Liquidity stress for Asian companies eased slightly in October but it is still above a long-term average, Moody's has said, citing the Liquidity Stress Index compiled by the rating agency.
The index dropped 21.0% in October from 21.3% in September, with the Chinese sub-index steady and Indonesian down by a bigger margin, a Moody's press release said.
Moody's said the October decline was the fifth in as many months, and it came as the net number of rated high-yield companies with Moody's weakest speculative-grade liquidity score (SGL-4) remained at 26 and the number of rated high-yield companies decreased by two to 124.
"The index -- which increases when speculative-grade liquidity appears to decrease -- remains well below the record high of 37.0% reached during the fourth quarter of 2008 amid the global financial crisis," said Annalisa Di Chiara, a vice-president at Moody's.

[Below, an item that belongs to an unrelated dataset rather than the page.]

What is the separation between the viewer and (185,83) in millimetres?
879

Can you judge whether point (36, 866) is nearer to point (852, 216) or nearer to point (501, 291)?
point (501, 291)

"It is a bit above the index's long-term rolling average of 20.3% but still slightly below the trailing-12-month average of 22.1%," Di Chiara said.
China and Indonesia
The liquidity sub-index for Chinese speculative-grade companies was unchanged at 20.0%, while the number with SGL-4 scores was also unchanged at 13. In addition, the number of high-yield Chinese companies remained at 65, the rating agency said.
Meanwhile, both China's high-yield property sub-index and China's high-yield industrial sub-index were unchanged at 15.4% and 26.9%, respectively.
However, the Indonesian sub-index declined to 8.3% from 12.0% in September as the number of Indonesian companies with SGL-4 scores decreased by one to two while the total number of high-yield Indonesian companies decreased by one to 24.